Affiliations: [a] “Polyclinic” General Hospital, 3 Pireos Ave., Omonia Sq., 10552 Athens, Greece. e-mail: firstname.lastname@example.org
| [b] Department of Nutrition and Dietetics, Harokopio University of Athens, Athens, Greece | [c] Roche Diagnostics (Hellas) SA, Athens, Greece | [d] “Evangelismos”, General Hospital Athens, Athens, Greece
Abstract: Studying dietary patterns and its relation to the development of various chronic diseases have received much interest during the past years, since they capture a holistic approach of true diet. Haptoglobin (Hp) has been associated with cardiovascular heart disease risk especially with acute myocardial infarction, coronary and peripheral artery disease, stroke, and heart failure. This study aimed to evaluate the relationship between dietary patterns and Hp blood levels among apparently healthy adults. During 2009, 490 volunteers (46 ± 16 years, 40 % male) were consecutively enrolled to the study (participation rate 85 %). Biochemical analyses were performed through established procedures, after 12 h fasting. Anthropometric, lifestyle and dietary characteristics were also recorded to account for potential confounders.
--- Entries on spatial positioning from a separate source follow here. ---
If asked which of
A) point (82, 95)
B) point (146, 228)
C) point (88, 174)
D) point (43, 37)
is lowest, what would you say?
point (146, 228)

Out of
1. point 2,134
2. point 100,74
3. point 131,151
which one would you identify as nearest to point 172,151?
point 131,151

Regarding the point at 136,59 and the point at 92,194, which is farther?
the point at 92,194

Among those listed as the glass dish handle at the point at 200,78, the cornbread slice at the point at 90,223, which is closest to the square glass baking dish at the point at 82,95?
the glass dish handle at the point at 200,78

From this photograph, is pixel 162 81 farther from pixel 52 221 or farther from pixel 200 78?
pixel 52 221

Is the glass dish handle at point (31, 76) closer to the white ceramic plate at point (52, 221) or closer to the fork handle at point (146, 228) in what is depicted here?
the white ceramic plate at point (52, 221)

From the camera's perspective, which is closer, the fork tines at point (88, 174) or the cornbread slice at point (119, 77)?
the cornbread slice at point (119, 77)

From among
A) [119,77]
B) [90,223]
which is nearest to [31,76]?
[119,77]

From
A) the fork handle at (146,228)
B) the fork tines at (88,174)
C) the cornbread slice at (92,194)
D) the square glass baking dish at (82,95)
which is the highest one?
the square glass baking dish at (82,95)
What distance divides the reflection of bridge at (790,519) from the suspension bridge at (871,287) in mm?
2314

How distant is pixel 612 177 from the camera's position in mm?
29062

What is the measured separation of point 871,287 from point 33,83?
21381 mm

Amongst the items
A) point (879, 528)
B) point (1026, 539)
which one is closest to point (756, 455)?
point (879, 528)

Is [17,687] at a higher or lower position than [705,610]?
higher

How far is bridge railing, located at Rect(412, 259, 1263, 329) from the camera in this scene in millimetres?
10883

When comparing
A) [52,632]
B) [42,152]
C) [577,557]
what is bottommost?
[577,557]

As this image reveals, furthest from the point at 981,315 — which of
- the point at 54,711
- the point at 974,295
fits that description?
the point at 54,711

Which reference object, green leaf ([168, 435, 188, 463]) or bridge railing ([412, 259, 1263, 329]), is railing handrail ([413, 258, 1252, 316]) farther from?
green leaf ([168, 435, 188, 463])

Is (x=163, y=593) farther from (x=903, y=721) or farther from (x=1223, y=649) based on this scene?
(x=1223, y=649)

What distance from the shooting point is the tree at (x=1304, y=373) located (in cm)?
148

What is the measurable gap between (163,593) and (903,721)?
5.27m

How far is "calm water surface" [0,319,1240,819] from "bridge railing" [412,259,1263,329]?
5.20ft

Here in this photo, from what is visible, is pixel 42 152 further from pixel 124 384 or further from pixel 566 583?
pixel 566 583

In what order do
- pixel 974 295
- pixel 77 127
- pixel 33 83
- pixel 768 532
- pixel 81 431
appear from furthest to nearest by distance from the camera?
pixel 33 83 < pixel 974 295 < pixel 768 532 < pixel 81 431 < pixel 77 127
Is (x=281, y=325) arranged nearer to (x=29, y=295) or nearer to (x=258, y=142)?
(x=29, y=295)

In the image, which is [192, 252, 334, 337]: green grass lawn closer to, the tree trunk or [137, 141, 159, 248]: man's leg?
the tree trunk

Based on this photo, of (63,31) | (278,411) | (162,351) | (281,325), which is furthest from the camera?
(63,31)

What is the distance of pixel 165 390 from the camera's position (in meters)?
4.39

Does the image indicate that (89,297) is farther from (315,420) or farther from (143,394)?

Principal components analysis (PCA) was the data-driven technique to extract the dietary patterns. Pattern analysis revealed eight dietary patterns through the application of PCA; however, four of them were considered nutritionally important as they explained 35 % of total variance in food consumption (“Western diet”, “Mediterranean diet”, “Meat and bakery products” and “Alcohol and stimulants pattern”). The fourth pattern (alcohol and stimulants intake) has been characterised by intake of alcoholic drinks (wine, beer, and spirits) and stimulants (coffee and tea). Adherence to the latter pattern was associated with reduced Hp levels (b ± SE −5.9 ± 2.7, p = 0.03), adjusted for age, sex, body mass index, physical activity, and smoking habits. However, multi-adjusted analysis revealed that the individual effect of alcohol or stimulants on lowering Hp levels was not significant (p = 0.27 and p = 0.05, respectively). Moderate drinking of alcoholic drinks and stimulants seems to be associated with lower haptoglobin levels, suggesting another potential mechanism for the health benefits achieved through alcohol and stimulants drinking.